◆ Assignment ◆
The answer must be the full data, restated word for word, with no pictures in it.

◆ Recorded information ◆
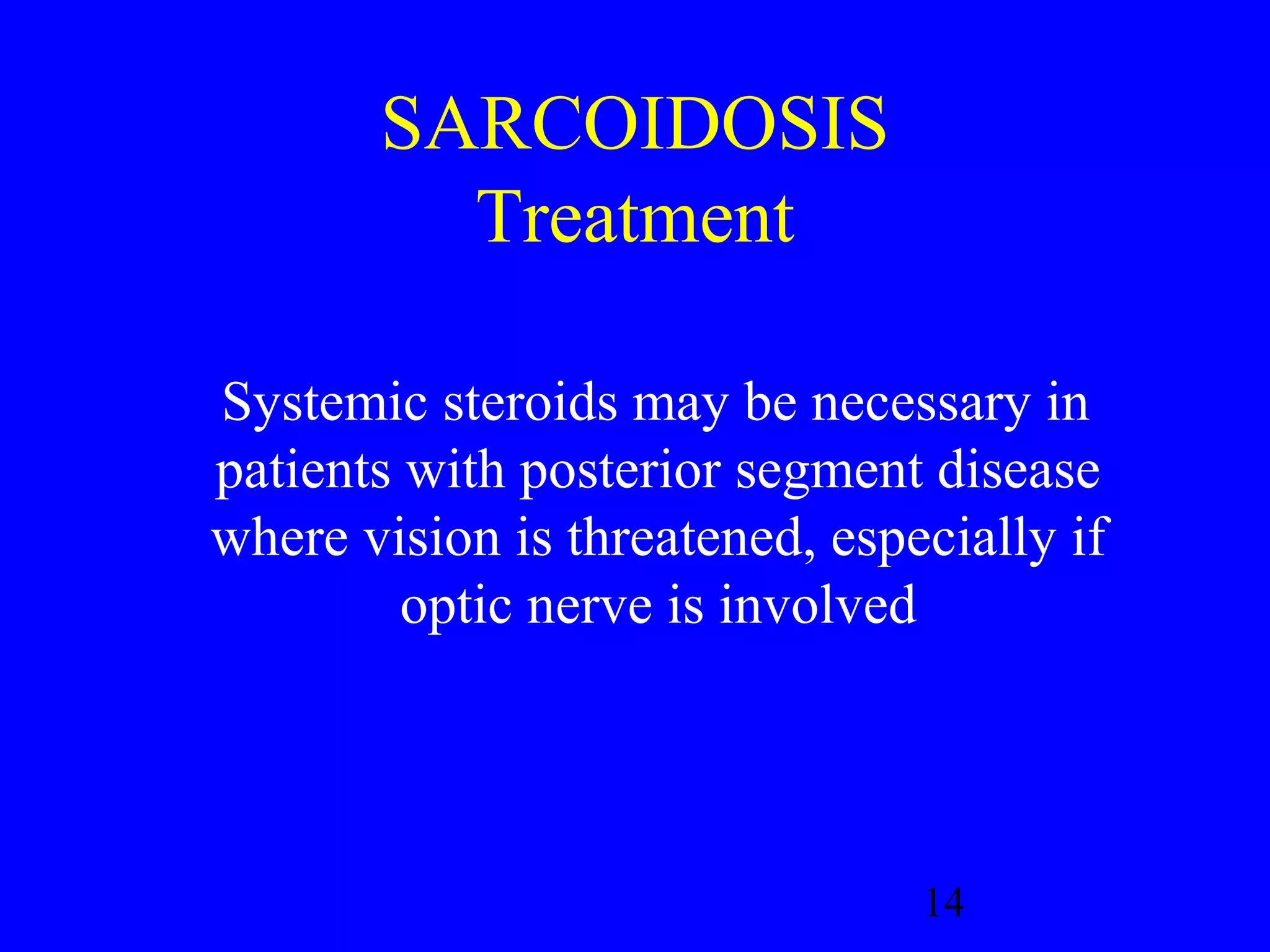 SARCOIDOSIS
Treatment

Systemic steroids may be necessary in patients with posterior segment disease where vision is threatened, especially if optic nerve is involved

14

◆ Your response ◆
 SARCOIDOSIS
Treatment

Systemic steroids may be necessary in patients with posterior segment disease where vision is threatened, especially if optic nerve is involved

14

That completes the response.